Menteri Luar Negeri dan Urusan Eropa Slovenia, Tanja Fajon (ANTARA FOTO/Aditya Pradana Putra)
Analisadaily.com, Slovenia - Pemerintah Slovenia pada Kamis (30/5) mendukung mosi untuk mengakui Palestina sebagai sebuah negara, menurut laporan media lokal.
Dilansir dari Antara, mengutip Anadolu, Jumat (31/5), Pemerintah merujuk mosi tersebut ke Majelis Nasional untuk mendapatkan persetujuan akhir, kata Perdana Menteri Slovenia Robert Golob setelah sidang pemerintah, menurut Badan Pers Slovenia.
Majelis Nasional diperkirakan akan melakukan pemungutan suara mengenai mosi tersebut minggu depan, lapor badan pers tersebut.
Kementerian Luar Negeri Slovenia juga mengatakan bahwa proses pengakuan kemerdekaan Palestina "mengirimkan sinyal kuat kepada negara-negara lain" untuk mengikuti contoh Slovenia, Irlandia, Norwegia dan Spanyol.
Kementerian lebih lanjut mengatakan pengakuan atas Palestina menegaskan kembali peran Slovenia di Dewan Keamanan PBB sebagai "promotor perdamaian (dan) keamanan" dan posisi lama negara tersebut bahwa "solusi jangka panjang terhadap konflik Timur Tengah hanya dapat dicapai melalui solusi dua negara."
"Saya senang Pemerintah Slovenia mengambil langkah bersejarah. Bangsa Israel dan Palestina mempunyai hak untuk membesarkan anak-anak mereka dengan damai, aman dan sejahtera di negara mereka masing-masing," kata Menteri Luar Negeri Slovenia Tanja Fajon.
"Pengakuan atas Palestina adalah satu-satunya cara bagi kedua negara dan masyarakat untuk hidup berdampingan secara damai," tambahnya.
"Jumlah negara-negara Eropa yang berpikiran sama terus bertambah, yang merupakan tanda jelas bahwa UE mengambil peran yang lebih aktif dalam penyelesaian konflik ini," katanya lagi.
Langkah tersebut dilakukan hanya dua hari setelah Irlandia, Norwegia dan Spanyol secara resmi mengakui negara Palestina.

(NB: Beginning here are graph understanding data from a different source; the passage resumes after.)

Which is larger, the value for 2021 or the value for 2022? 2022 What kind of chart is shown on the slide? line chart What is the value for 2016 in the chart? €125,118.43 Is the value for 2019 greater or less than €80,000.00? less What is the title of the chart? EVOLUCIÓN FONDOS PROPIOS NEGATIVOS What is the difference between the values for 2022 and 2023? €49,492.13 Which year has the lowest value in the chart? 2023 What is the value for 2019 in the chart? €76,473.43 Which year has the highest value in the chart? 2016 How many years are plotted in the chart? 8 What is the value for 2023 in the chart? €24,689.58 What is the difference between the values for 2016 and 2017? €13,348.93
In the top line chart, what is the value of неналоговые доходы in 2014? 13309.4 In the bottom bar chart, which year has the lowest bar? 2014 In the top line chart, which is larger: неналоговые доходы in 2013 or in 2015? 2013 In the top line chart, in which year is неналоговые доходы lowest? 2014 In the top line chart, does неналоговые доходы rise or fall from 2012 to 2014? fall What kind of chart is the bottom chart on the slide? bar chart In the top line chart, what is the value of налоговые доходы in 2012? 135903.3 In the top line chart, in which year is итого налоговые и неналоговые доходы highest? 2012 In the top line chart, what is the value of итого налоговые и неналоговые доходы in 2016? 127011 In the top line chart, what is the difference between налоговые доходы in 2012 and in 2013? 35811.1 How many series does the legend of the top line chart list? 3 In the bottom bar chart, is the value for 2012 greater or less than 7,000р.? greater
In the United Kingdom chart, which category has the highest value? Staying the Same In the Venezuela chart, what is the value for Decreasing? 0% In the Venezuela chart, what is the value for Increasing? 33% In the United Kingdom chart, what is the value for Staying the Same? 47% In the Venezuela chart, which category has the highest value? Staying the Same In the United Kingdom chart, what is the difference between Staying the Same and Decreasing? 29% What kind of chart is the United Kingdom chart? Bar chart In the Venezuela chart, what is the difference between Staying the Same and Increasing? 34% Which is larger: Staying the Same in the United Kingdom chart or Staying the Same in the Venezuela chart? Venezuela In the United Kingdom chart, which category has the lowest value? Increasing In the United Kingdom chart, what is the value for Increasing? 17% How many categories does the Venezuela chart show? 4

Pada 9 Mei, pemerintah Slovenia meluncurkan prosedur untuk mengakui negara Palestina, menurut badan tersebut.
Israel telah membunuh lebih dari 36.200 warga Palestina di Jalur Gaza sejak serangan lintas batas oleh Hamas pada 7 Oktober 2023, yang menewaskan sekitar 1.200 orang.
Kampanye militer telah mengubah sebagian besar wilayah kantong berpenduduk 2,3 juta orang itu menjadi reruntuhan, menyebabkan sebagian besar warga sipil kehilangan tempat tinggal dan berisiko kelaparan.
Israel dituduh melakukan “genosida” di Mahkamah Internasional, yang telah memerintahkan Tel Aviv untuk memastikan pasukannya tidak melakukan tindakan genosida dan mengambil tindakan untuk menjamin bahwa bantuan kemanusiaan diberikan kepada warga sipil di Gaza.